Pending Contract with New Tech Delayed


By Sarah Asch

In an email sent to parents on April 11, the Tam administration announced that its proposed contract with the New Tech Network, that would have gone into effect next school year, will be postponed until at least spring of 2015. New Tech is a professional development company that would give teachers who choose to participate support in implementing project-based learning. The proposed contract would have cost the district $300,000 over four years out of the $55 million a yearly budget.

“It has become very clear that we need to build a school culture and partnership with our community that fosters productive communication,” the email read. “It is also our responsibility [as site administration] to provide a safe and productive working environment for our staff and a climate conducive to learning for our students. Clearly, there is work to be done in this area. For this reason, we have decided to delay the recommendation of a New Tech professional development support contract for Tamalpais High School.”

The email also clarified that Tam teachers will still be able to participate in the district-run Instructional Technology Teacher Collaborative (ITTC) if they choose to. At a school board meeting on May 14, the board will still vote on approving a contract for New Tech at Drake, San Andreas, and for teachers in the ITTC. The email explained that the informational workshops for parents about New Tech and project-based learning scheduled for April 22 and 24 would still take place and that starting this May, both teachers and administration will look into other opportunities to provide teachers with professional development.

“We are still looking to work with New Tech at the district level through the ITTC. They will look at not only New Tech but other support providers as well,” Principal Julie Synyard said. “Drake, Tamiscal and San Andreas will still work with New Tech.” Synyard also clarified that multiple support providers can be used by different groups of teachers within one school simultaneously. “We obviously need to communicate, communicate, communicate,” Synyard said.

Science teacher Erin Ashley was among the 19 teachers at Tam planning to participate in New Tech next year. “I’ve really enjoyed integrating project based learning into my class this year and it has helped me grow as an educator,” Ashley said. “New Tech, the Buck Institute, and Edutopia all provide professional development for teachers to use project based learning. I have been using resources from all of these organizations through the ITTC and hope to learn more from them in the future. While I am disappointed that we won’t receive instructional coaching from New Tech that is specific for our school, what is most important to me is that I have the opportunity to learn from my colleagues and apply research-based instructional practices.”

When information about the planned New Tech contract came to light in the first week in March, many parents were concerned that roll out was scheduled and nobody had informed them. Among them was Tam parent Linda Lam who wanted to know why New Tech was chosen for Tam High. “New Tech Network is a project-based learning program, but there are a number of programs that offer PBL such as the Buck Institute and Edutopia,” Lam said. “To date, the district has not provided any data showing that other programs have been analyzed before contracting with New Tech. Also, it is common knowledge that several district administrators have previous ties with New Tech. Therefore we are concerned that the decision to contract with New Tech has been rushed and not been properly vetted.” According to Lam, the delay of New Tech is a “welcome first step” that will allow parents and teachers to learn more about what a contract with the New Tech Network would mean for Tam.

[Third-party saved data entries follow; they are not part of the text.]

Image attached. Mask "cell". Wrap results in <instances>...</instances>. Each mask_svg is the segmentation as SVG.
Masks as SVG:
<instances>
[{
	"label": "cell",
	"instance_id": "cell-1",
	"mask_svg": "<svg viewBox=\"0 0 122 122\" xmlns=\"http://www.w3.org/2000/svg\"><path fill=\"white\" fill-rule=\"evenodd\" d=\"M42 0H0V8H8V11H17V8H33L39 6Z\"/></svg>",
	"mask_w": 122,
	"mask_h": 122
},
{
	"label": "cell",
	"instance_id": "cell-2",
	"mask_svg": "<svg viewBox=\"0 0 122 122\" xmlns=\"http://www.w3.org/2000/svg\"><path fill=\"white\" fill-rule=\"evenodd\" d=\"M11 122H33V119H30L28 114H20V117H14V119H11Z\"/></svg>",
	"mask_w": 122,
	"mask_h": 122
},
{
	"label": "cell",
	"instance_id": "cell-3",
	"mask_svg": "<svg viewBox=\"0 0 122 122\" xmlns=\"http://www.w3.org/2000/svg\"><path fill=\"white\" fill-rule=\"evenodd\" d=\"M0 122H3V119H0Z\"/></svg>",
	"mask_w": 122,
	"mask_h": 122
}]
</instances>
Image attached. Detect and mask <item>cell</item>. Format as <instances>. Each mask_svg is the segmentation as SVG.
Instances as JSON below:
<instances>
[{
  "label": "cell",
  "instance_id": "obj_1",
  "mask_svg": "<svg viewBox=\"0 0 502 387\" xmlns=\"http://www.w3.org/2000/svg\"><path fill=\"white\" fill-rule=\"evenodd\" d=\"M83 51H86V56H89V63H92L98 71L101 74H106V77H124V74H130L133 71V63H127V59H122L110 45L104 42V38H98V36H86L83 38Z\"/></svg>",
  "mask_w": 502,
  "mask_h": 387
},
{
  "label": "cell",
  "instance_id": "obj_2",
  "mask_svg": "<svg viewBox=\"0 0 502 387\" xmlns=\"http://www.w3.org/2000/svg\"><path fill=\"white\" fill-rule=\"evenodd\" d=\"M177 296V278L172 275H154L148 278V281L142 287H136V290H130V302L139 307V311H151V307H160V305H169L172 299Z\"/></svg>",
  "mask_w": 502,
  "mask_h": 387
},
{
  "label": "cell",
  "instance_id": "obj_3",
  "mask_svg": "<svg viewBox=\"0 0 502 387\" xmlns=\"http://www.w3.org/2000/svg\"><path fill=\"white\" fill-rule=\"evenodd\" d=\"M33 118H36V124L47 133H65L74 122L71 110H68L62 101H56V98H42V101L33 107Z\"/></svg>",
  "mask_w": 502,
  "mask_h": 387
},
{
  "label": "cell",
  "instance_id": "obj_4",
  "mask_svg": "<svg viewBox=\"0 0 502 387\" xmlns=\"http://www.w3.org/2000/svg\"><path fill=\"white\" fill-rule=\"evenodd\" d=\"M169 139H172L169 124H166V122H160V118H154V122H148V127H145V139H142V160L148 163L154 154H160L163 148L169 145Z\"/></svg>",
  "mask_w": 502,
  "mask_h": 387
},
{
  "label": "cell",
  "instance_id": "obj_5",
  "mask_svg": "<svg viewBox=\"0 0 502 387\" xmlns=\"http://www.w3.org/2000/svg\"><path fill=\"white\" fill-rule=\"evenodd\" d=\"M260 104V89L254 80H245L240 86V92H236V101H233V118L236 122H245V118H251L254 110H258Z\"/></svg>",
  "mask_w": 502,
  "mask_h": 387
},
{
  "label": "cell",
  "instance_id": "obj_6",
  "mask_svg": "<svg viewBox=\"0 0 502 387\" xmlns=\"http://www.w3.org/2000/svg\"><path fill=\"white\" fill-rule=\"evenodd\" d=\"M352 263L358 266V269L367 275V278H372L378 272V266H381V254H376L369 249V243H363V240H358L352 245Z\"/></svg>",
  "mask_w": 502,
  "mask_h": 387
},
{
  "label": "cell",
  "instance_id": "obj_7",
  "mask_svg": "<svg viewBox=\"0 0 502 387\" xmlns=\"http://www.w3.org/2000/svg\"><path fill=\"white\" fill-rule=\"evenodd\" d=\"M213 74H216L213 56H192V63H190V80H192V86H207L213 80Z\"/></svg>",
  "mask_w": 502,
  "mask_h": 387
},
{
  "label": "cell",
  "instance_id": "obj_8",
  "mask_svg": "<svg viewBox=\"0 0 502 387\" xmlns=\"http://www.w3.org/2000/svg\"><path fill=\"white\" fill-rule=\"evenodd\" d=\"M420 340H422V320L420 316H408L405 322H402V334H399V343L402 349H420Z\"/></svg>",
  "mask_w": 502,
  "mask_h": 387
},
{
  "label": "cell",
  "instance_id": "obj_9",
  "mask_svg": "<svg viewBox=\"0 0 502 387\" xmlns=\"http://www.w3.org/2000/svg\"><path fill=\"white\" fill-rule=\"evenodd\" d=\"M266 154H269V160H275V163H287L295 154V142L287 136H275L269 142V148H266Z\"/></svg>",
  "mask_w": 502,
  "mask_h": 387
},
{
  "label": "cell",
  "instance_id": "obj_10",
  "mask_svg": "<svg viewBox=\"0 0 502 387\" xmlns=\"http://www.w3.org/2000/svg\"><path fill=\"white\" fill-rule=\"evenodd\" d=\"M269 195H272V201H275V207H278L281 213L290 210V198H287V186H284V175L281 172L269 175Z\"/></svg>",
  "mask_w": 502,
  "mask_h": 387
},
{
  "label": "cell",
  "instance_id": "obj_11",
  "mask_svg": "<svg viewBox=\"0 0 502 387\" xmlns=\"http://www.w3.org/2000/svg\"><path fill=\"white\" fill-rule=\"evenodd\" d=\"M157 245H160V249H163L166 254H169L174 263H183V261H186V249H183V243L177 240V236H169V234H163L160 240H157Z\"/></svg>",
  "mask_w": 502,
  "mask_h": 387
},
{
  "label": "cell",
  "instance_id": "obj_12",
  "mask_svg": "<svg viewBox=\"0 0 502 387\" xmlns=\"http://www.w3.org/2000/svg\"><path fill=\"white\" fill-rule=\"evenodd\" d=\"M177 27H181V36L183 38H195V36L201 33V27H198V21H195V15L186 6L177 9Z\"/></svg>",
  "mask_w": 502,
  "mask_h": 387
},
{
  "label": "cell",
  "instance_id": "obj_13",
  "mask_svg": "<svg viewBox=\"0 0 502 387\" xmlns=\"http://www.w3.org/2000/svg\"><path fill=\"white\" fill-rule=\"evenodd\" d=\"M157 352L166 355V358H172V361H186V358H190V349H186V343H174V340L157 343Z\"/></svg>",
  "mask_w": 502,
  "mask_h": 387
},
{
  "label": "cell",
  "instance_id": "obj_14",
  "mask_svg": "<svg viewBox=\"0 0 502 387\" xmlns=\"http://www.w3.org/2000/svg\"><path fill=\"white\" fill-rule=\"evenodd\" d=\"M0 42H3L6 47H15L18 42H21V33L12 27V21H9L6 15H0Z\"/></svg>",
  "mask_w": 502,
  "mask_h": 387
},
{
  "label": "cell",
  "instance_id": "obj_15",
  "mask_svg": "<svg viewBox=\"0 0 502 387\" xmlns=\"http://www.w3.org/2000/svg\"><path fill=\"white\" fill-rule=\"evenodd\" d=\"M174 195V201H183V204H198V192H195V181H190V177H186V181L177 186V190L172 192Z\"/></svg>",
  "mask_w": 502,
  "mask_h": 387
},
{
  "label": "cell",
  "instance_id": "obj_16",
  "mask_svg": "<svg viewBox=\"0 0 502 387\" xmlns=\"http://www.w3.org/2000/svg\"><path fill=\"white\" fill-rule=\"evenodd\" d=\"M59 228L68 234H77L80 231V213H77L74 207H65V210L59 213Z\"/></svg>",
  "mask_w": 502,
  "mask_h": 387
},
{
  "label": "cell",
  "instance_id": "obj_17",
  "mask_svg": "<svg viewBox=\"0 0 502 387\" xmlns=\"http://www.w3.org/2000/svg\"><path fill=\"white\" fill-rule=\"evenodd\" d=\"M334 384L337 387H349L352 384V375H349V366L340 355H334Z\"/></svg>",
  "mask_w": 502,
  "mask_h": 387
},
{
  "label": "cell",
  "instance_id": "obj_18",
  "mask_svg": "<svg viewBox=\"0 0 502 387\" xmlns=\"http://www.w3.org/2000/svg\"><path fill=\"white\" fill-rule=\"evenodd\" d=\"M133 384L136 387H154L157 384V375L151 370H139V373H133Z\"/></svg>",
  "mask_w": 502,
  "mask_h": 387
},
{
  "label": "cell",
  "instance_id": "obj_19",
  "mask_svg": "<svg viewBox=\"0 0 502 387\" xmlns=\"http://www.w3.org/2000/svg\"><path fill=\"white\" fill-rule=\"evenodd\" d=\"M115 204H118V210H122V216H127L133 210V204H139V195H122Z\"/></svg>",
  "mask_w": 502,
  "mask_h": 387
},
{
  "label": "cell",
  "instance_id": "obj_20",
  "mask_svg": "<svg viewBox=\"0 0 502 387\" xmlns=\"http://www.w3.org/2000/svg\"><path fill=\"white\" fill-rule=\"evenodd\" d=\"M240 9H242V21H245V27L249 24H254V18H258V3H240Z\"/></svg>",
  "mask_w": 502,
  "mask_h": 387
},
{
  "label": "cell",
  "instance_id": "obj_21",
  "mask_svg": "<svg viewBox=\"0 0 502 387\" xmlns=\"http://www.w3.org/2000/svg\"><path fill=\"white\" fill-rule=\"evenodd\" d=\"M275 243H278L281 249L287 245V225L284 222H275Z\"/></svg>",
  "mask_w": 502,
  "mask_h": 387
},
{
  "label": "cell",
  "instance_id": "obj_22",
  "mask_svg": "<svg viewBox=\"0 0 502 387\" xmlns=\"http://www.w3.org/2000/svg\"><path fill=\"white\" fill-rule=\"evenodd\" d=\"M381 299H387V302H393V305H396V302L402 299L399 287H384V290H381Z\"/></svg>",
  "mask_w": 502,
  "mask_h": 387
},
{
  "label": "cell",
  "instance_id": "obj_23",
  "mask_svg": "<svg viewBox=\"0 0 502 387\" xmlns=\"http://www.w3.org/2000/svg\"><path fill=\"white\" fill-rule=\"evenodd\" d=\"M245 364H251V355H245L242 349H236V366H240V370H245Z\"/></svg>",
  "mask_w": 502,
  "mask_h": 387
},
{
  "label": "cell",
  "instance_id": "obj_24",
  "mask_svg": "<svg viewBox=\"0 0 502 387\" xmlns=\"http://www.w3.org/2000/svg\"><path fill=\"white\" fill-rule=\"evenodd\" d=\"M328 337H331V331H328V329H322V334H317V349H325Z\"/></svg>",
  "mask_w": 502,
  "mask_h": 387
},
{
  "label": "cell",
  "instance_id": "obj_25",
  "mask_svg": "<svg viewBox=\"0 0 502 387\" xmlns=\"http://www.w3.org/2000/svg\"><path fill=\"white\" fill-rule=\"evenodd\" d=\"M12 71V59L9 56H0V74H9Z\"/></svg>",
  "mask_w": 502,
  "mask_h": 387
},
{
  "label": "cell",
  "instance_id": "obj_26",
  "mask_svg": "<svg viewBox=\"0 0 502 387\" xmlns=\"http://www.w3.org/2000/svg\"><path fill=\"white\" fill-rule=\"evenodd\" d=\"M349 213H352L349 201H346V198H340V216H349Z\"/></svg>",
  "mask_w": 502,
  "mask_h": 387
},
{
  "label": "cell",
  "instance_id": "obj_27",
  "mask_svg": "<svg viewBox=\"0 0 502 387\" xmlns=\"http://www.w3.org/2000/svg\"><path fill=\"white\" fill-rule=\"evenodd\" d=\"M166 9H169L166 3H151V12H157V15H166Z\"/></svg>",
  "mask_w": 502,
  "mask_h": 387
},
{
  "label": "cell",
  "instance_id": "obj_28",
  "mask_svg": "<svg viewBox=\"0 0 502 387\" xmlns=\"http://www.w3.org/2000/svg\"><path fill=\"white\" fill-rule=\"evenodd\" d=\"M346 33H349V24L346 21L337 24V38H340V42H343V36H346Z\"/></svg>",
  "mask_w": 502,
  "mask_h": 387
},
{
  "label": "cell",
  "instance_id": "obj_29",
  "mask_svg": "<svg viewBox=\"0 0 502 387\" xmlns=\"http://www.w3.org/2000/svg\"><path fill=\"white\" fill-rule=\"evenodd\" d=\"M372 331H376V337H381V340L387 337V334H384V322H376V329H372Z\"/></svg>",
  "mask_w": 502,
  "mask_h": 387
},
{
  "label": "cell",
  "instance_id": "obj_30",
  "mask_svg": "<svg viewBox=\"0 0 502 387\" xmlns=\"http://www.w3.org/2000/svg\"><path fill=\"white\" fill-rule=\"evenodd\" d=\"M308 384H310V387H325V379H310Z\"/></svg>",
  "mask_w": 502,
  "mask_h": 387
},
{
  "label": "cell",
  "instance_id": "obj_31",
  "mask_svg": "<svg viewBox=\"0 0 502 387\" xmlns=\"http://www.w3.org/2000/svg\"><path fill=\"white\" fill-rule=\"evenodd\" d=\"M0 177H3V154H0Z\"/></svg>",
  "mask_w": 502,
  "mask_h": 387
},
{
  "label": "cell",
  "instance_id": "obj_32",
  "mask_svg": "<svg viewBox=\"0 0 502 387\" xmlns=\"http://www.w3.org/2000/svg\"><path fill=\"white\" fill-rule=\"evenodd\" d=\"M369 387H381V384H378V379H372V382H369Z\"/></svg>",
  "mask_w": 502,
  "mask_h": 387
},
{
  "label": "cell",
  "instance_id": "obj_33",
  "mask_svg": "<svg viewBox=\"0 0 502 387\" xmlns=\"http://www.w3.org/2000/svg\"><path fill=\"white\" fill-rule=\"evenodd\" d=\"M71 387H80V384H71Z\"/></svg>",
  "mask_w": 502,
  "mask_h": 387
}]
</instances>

Senior Jessica Whiteley, the student representative to both the school board and site council, believes that the parent response to New Tech shows how strongly parents value education.“It’s good that the community is strong enough and willing to speak up for the students at Tam and to seek the best education options,” Whiteley said.

Among the parents requesting more information from administration at a site council meeting on March 19 was Joan Bullen. “We expressed to principal Julie Synyard the need for a public forum to answer the many questions that parents, teachers and students had in regards to bringing New Tech to Tamalpais High in the fall of 2014,” Bullen said of the site council meeting. This “public forum” took the form of an informational meeting for parents on April 3.

According to Bullen, many more questions need to be answered before New Tech is hired for professional development at Tam. “The bigger issue that needs to be addressed at Tam and district-wide is the lack of transparency in decisions that affect our children,” Bullen said. “While we respect that the administration has been hired to guide the district in curriculum decisions, we also expect to be included in open dialogue allowing for input on those decisions, especially when those decisions have such far-reaching consequences for our children and their education.”

P.E. teacher Nate Severin, who planned to participate in training with the New Tech Network next year, was disappointed to hear the contract was being delayed. “I very much wanted to participate and receive professional development from New Tech,” Severin said. “I have been implementing project-based learning a few times this year in my physical education classes and after reflecting on my work and receiving feedback from students, there is a lot more I still need help with.” Severin, who spoke at the informational meeting hosted by administration on April 3 about project-based learning, said project-based learning allows students to “take a more active role in learning, work collaboratively with their peers and demonstrate their learning in a more realistic and authentic scenario.”

Until a vendor is hired for professional development, Severin plans to continue using project-based learning in his classroom. “New Tech would have provided some much needed help on design, implementation and overall support,” Severin said. “But, I have confidence that I will continue to get support from ITTC, other teachers who are incorporating [project-based learning] in the classroom and other professional development provided by the district.”